_Work required_
Sift the material for lines containing "rule", and return them.

_Data supplied_
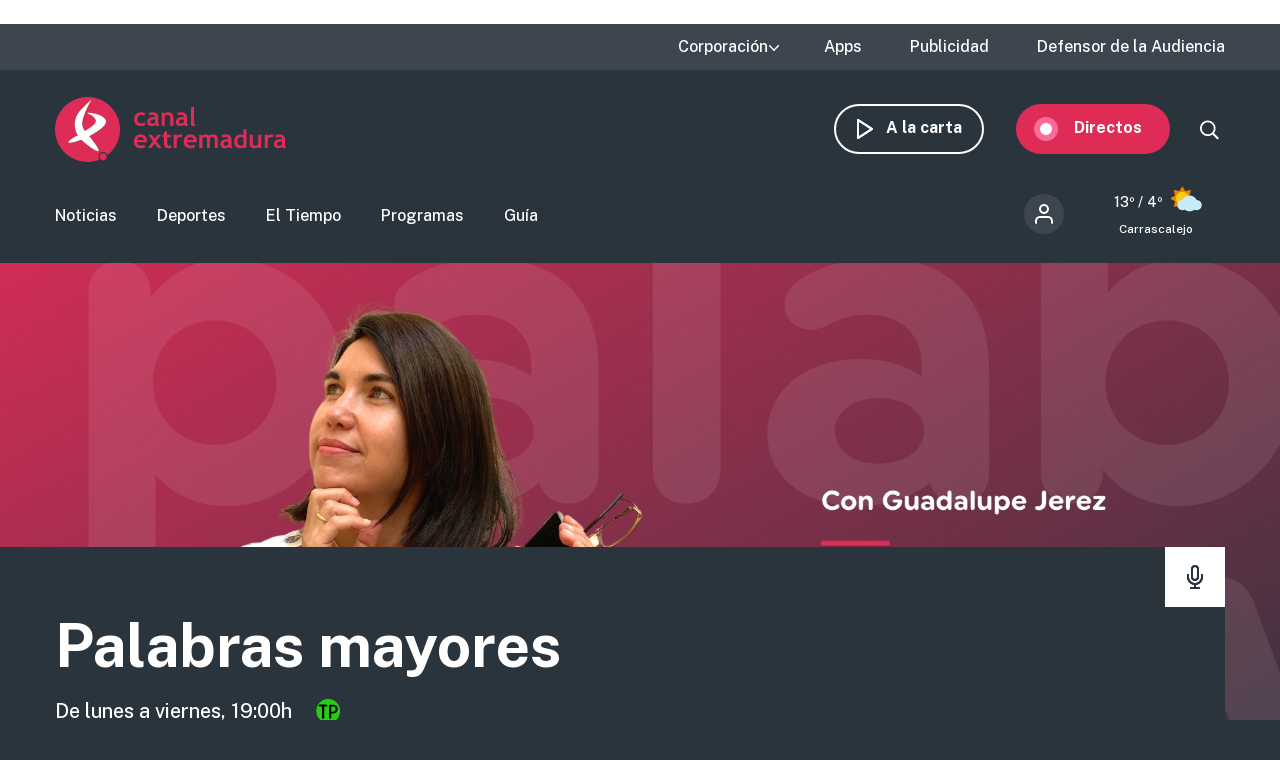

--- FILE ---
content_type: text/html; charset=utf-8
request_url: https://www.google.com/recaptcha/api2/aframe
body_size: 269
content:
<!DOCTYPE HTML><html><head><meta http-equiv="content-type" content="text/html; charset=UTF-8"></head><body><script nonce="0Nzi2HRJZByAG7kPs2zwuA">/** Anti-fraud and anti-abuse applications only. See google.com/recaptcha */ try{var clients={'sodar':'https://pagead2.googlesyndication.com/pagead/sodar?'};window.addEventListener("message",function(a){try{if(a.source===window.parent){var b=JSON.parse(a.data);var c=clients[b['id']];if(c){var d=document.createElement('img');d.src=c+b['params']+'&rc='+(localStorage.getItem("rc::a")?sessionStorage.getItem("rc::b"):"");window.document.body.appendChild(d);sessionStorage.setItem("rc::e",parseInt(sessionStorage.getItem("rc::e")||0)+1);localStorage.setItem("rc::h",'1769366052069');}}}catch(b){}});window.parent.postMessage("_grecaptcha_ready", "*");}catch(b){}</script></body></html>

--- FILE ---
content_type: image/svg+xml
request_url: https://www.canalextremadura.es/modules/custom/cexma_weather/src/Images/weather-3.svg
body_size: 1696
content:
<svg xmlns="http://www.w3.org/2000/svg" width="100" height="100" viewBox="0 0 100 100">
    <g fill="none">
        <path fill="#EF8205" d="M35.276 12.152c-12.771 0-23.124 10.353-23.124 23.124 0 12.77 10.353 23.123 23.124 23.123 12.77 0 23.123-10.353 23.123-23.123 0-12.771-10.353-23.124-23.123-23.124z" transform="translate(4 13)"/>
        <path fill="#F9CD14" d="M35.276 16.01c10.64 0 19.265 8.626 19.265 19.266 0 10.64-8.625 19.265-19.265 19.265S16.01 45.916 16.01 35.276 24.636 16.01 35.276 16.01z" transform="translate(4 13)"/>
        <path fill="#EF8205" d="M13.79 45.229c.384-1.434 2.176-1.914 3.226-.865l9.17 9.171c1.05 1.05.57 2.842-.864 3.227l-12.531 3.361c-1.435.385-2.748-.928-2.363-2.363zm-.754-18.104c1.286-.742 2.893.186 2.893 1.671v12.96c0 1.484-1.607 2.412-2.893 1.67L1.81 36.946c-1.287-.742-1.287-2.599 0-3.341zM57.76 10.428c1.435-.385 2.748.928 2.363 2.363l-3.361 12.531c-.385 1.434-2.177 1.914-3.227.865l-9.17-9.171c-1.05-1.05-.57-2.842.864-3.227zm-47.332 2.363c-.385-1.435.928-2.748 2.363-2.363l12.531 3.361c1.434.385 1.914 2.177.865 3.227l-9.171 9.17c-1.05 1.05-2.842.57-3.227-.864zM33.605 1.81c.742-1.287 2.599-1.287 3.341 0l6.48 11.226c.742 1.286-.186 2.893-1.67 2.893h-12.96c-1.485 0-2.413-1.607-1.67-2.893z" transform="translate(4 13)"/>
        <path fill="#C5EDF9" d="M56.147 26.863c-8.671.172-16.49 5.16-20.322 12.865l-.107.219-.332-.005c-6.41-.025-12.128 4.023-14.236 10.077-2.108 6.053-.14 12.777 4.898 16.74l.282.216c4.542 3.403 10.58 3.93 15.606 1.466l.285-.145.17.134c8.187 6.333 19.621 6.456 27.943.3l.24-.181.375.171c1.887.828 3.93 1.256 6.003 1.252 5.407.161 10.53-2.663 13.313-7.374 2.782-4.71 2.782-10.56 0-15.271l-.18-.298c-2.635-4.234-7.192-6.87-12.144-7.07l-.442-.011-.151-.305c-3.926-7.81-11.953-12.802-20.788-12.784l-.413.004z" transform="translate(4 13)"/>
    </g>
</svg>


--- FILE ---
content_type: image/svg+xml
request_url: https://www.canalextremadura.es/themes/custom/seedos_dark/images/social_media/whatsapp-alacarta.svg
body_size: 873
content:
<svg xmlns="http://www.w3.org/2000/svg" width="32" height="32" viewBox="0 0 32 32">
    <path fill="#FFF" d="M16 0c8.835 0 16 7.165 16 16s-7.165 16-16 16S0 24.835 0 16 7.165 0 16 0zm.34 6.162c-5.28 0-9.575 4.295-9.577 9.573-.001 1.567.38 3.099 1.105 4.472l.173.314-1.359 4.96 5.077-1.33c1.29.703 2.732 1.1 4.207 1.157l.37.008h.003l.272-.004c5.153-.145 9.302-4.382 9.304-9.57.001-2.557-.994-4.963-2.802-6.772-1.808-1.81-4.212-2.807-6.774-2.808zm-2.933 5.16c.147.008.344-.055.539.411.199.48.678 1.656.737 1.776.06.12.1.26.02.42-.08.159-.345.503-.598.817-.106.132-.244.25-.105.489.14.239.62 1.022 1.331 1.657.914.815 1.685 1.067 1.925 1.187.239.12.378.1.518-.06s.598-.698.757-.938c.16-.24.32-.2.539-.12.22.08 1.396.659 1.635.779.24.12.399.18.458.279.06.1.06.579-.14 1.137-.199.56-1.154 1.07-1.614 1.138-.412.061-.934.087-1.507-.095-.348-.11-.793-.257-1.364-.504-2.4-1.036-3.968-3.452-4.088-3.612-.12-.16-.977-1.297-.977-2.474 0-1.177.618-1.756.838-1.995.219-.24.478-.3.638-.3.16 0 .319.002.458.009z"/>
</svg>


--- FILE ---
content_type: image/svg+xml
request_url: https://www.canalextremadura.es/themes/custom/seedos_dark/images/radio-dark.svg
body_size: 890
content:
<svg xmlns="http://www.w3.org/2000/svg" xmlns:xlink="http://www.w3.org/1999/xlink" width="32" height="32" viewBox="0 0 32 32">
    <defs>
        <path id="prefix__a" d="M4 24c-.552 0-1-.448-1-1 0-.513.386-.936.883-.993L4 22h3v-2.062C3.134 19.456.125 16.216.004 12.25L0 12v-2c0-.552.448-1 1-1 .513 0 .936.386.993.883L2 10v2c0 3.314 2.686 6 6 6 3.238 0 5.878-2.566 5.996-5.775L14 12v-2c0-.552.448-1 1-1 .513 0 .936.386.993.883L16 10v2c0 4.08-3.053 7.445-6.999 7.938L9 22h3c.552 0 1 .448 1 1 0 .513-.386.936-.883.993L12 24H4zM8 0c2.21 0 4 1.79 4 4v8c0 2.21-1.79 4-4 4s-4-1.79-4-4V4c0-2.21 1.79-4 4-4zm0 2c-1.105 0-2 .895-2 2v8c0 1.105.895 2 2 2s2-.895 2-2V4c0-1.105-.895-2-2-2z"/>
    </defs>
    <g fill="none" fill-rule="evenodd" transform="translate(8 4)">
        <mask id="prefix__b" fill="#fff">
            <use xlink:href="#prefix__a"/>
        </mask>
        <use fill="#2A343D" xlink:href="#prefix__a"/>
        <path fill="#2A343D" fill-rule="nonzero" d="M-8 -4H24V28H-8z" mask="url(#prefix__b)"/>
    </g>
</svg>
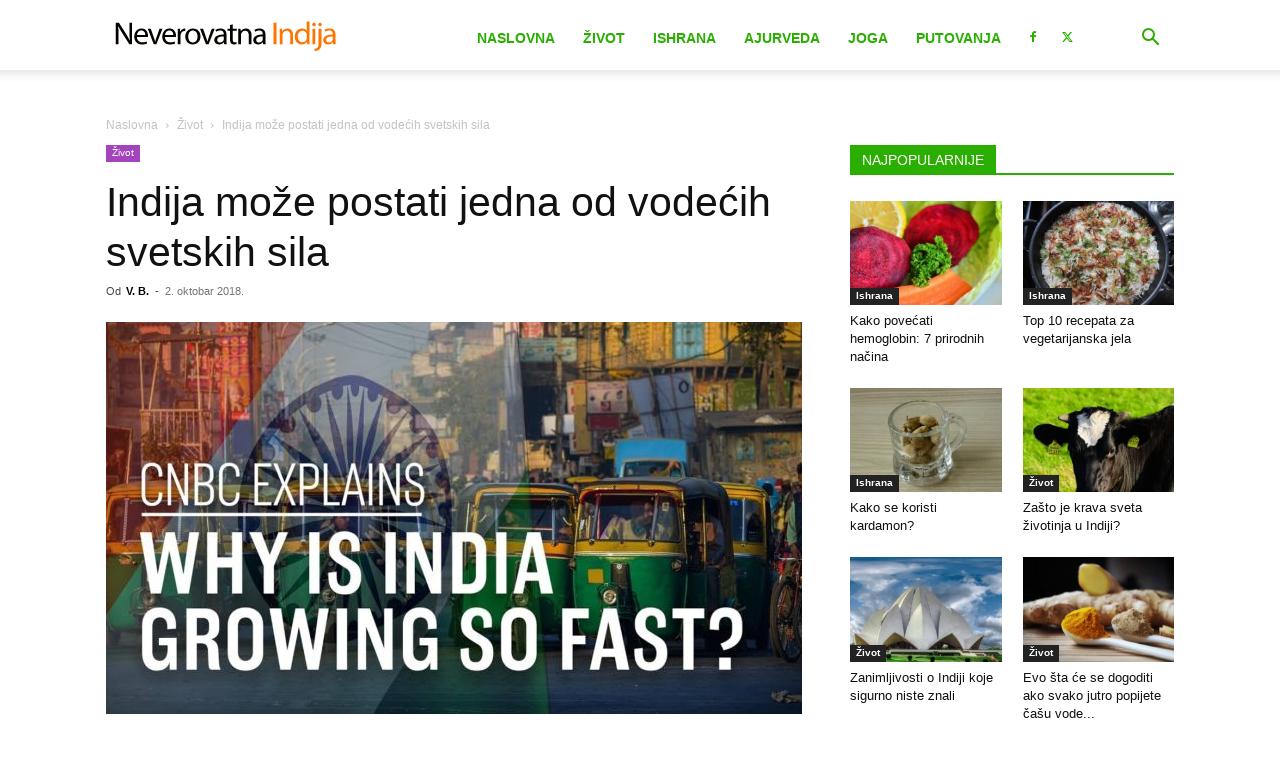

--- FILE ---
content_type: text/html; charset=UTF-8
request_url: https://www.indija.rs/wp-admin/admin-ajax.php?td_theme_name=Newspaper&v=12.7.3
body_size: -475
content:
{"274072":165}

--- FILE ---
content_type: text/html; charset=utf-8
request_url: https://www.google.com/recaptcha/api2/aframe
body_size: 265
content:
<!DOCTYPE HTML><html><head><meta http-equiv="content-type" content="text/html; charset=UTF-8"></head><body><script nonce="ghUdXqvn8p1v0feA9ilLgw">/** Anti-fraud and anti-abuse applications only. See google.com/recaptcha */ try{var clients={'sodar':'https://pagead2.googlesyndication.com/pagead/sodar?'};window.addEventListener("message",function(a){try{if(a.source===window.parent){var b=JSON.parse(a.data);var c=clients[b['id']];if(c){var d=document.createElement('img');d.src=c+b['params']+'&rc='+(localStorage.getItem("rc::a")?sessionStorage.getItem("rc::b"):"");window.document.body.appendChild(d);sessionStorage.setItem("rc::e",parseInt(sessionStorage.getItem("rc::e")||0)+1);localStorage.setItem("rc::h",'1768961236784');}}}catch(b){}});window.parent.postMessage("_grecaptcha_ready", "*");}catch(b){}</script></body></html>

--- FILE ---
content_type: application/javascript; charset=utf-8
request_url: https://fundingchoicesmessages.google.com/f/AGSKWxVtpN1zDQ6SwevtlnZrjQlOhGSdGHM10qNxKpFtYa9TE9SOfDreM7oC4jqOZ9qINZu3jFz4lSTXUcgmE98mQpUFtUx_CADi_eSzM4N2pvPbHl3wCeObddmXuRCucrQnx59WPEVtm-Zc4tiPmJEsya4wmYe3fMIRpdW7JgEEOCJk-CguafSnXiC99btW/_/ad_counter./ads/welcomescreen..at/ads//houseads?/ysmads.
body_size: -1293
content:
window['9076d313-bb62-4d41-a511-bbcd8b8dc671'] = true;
...
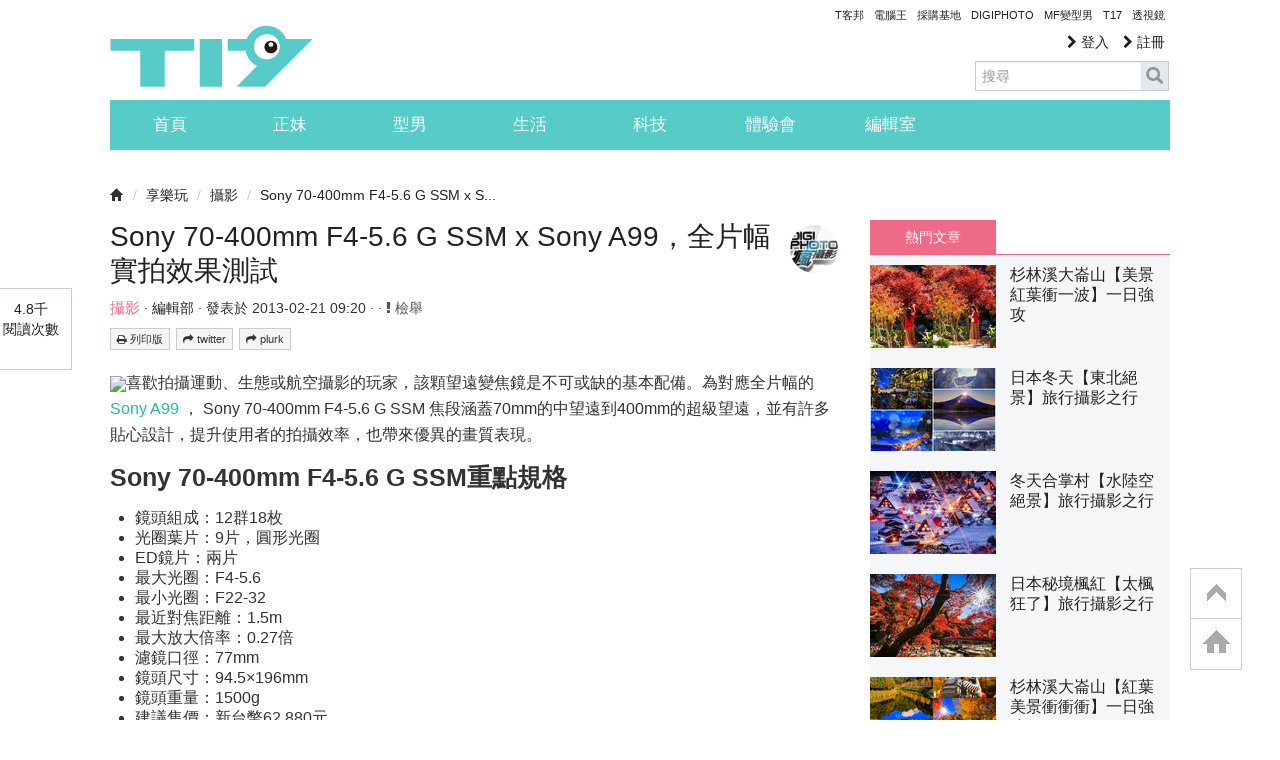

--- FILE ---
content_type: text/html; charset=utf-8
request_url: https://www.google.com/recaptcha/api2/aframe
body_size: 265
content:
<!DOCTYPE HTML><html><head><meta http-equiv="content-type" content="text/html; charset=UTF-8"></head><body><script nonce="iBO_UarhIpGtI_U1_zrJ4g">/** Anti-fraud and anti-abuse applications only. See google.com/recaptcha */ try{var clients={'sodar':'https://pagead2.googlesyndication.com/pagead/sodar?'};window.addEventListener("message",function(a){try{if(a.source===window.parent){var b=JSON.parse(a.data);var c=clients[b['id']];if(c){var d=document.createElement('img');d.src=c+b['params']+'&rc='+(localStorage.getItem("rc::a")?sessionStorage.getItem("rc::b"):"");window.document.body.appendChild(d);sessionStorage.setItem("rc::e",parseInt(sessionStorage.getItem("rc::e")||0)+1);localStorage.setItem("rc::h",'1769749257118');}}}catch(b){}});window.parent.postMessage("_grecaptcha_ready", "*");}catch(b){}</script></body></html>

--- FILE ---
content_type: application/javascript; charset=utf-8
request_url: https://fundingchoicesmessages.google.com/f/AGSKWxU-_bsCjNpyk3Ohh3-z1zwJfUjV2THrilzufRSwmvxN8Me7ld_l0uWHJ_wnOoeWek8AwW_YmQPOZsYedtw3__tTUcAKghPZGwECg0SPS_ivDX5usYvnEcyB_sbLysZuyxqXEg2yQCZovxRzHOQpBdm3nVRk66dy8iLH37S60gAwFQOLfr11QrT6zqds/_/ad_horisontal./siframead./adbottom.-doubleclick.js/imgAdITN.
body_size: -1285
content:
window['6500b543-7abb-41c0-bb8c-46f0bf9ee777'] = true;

_Your response_
    <g fill="none" fill-rule="evenodd" transform="translate(8 4)">
        <path fill="#2A343D" fill-rule="nonzero" d="M-8 -4H24V28H-8z" mask="url(#prefix__b)"/>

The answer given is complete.